TEXT UNDER STUDY:
##########

Progesterone attenuates Aβ25-35-induced neuronal toxicity by activating the Ras signalling pathway through progesterone receptor membrane component 1
Wu, Z.; Wu, H.; Sun, S.; Wu, H.; Shi, W.; Song, J.; Liu, J.; Zhang, Y.; Bian, F.; Jia, P.; Hou, Y.
Life Sciences 253: 117360
2020
ISSN/ISBN: 1879-0631 PMID: 32001269 DOI: 10.1016/j.lfs.2020.117360Document Number: 485206
Progesterone receptor membrane component 1 (PGRMC1) has been reported to mediate the neuroprotective effect of progesterone, but the exact mechanism has not been elucidated. Therefore, the purpose of this study was to investigate the signalling pathway downstream of PGRMC1 in progesterone-induced neuroprotection. Recognition of the mechanism of progesterone opens novel perspectives for the treatment of diseases of the nervous system. The PGRMC1 protein level was knocked down in rat primary cortical neurons, and Aβ25-35 was used to establish an Alzheimer's disease cell model. The neuroprotective effect of progesterone was assessed by Hoechst 33258 staining and a cell counting kit-8 (CCK-8) assay. Then, proteomic and bioinformatic methods were used to analyse the proteins altered in response to PGRMC1 silencing to identify target proteins and signalling pathways involved in PGRMC1-mediated progesterone-induced neuroprotection. These findings were further verified by using signalling pathway inhibitors and western blotting. The neuroprotective effect of progesterone was significantly attenuated with PGRMC1 silencing. The expression of many proteins in the Ras signalling pathway was significantly changed in response to PGRMC1 silencing. FTI-277 inhibited progesterone-induced neuroprotection. Progesterone increased the expression of total Ras and Grb2. These findings provide new perspectives for understanding the mechanism of and role of PGRMC1 in progesterone-induced neuroprotection. The Ras signalling pathway is the signalling pathway downstream of PGRMC1 in the mediation of progesterone-induced neuroprotection.

##########

WORK TASK 1: List every method the abstract reports using to assess, analyze, or verify results.
WORK TASK 2: According to the abstract, which proteins did progesterone increase the expression of?
Please answer using the abstract alone, without the data.

##########

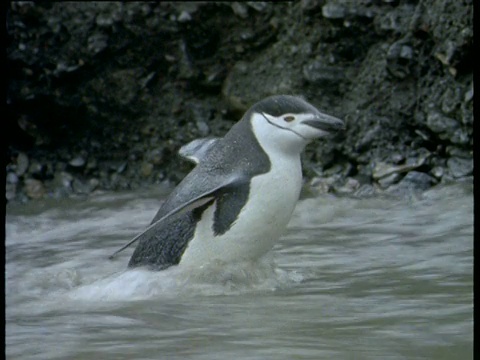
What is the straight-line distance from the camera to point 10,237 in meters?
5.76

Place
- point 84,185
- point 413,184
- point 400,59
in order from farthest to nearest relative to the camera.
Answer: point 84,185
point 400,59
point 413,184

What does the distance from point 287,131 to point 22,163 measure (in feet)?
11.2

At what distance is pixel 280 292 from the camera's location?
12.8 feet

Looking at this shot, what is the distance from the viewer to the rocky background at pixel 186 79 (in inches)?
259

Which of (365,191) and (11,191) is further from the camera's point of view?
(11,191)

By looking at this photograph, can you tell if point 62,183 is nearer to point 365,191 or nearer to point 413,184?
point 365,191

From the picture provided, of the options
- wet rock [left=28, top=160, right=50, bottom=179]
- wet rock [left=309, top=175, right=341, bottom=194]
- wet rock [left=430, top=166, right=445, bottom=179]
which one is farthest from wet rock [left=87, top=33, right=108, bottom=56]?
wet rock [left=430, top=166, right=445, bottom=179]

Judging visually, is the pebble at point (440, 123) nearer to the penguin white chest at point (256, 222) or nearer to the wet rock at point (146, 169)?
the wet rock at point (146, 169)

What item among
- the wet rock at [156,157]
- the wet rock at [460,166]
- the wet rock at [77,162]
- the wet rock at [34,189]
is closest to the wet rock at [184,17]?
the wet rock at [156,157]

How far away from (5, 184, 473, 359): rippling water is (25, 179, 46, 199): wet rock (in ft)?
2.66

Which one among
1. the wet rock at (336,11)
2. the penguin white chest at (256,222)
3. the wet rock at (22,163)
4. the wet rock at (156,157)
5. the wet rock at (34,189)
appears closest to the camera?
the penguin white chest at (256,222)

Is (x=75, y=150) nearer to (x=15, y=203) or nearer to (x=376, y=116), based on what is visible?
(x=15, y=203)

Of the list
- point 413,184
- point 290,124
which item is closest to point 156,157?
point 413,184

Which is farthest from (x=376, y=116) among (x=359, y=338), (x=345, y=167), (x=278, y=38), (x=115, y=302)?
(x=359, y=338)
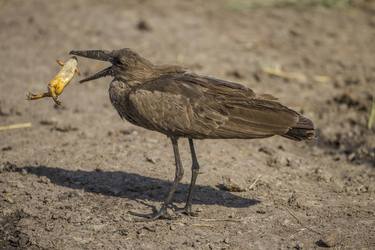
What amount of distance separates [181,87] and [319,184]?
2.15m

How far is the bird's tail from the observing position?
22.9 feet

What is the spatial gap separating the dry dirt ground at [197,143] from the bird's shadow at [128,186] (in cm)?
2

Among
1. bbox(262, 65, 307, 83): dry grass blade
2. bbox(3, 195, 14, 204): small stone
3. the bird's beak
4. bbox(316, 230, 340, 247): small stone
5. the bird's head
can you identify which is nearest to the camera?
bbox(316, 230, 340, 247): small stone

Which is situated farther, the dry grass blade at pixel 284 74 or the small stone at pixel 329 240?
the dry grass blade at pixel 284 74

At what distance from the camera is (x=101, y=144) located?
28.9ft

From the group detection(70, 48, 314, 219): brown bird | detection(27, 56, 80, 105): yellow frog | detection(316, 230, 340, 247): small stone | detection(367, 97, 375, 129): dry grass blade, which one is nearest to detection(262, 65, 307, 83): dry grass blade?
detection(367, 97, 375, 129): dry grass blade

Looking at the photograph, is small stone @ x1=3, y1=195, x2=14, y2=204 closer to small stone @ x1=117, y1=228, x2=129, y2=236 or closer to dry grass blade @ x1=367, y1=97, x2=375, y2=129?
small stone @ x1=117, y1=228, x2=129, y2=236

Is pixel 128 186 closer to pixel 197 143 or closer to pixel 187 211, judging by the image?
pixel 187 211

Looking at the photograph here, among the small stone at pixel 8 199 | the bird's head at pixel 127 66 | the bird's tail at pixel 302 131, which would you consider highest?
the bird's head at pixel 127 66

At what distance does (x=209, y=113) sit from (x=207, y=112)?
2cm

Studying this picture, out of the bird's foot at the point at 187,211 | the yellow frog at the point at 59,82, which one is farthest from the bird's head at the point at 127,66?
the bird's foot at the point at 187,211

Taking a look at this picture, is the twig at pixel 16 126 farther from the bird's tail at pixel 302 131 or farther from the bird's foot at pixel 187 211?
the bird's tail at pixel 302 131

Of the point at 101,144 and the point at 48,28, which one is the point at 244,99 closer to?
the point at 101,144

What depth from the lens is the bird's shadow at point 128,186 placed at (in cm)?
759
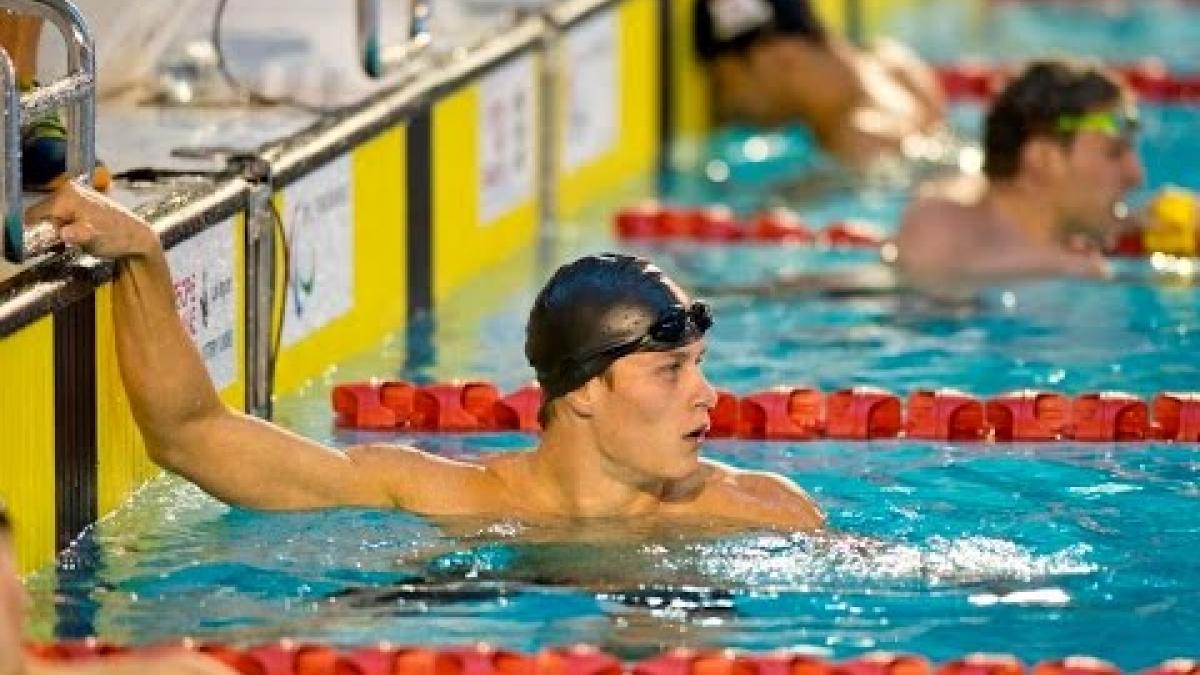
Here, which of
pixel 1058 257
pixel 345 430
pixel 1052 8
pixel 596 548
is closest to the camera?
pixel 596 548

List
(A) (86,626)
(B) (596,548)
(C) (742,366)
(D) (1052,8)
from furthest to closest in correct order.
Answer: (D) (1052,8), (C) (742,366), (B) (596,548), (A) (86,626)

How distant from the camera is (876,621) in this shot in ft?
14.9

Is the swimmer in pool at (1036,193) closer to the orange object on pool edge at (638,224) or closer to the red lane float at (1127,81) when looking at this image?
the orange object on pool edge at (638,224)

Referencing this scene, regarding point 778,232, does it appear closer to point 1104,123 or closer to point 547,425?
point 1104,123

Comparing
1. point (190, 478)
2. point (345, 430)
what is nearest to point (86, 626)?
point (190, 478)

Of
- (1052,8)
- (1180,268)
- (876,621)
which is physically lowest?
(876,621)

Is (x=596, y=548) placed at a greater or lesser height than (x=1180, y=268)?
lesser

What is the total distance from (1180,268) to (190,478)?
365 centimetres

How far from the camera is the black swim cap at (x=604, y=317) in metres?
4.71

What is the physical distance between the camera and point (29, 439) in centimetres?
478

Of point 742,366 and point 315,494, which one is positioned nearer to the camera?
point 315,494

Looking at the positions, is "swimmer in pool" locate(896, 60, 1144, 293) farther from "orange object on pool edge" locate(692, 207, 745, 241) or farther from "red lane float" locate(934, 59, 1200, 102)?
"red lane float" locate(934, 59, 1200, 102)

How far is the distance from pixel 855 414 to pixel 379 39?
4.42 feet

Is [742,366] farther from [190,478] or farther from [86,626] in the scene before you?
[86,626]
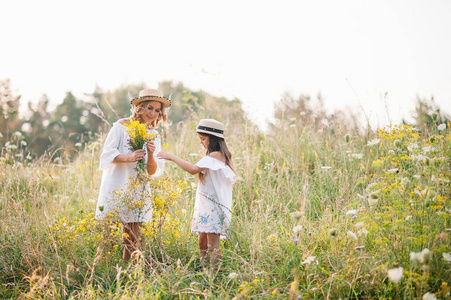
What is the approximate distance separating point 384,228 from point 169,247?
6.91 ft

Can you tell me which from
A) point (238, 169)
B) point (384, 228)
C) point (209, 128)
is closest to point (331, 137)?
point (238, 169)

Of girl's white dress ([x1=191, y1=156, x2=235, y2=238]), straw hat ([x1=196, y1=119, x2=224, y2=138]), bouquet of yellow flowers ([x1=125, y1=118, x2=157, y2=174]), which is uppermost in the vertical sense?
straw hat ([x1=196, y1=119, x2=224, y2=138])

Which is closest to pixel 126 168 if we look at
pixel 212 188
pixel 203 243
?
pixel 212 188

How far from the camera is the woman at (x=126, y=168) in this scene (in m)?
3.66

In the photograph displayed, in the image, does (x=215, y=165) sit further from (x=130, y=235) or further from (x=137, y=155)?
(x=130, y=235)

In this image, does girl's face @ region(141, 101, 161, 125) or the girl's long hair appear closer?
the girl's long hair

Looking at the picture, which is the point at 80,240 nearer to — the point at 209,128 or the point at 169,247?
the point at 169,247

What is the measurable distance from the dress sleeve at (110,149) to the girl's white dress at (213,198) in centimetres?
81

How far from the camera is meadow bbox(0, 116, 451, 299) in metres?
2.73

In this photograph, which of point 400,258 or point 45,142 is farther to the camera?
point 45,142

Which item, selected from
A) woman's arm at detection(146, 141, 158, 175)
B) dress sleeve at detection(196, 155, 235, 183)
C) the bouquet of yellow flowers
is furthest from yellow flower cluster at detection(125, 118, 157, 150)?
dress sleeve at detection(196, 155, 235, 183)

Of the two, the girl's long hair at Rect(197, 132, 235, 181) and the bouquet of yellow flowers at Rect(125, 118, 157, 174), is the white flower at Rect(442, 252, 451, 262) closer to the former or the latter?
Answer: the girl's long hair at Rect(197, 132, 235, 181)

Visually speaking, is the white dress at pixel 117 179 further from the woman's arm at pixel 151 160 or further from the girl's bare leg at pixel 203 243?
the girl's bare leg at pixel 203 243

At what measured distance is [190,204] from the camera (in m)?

##########

EXERCISE ANSWER 1: Hoechst 33258 staining; cell counting kit-8 (CCK-8) assay; proteomic methods; bioinformatic methods; signalling pathway inhibitors; western blotting

EXERCISE ANSWER 2: Total Ras and Grb2.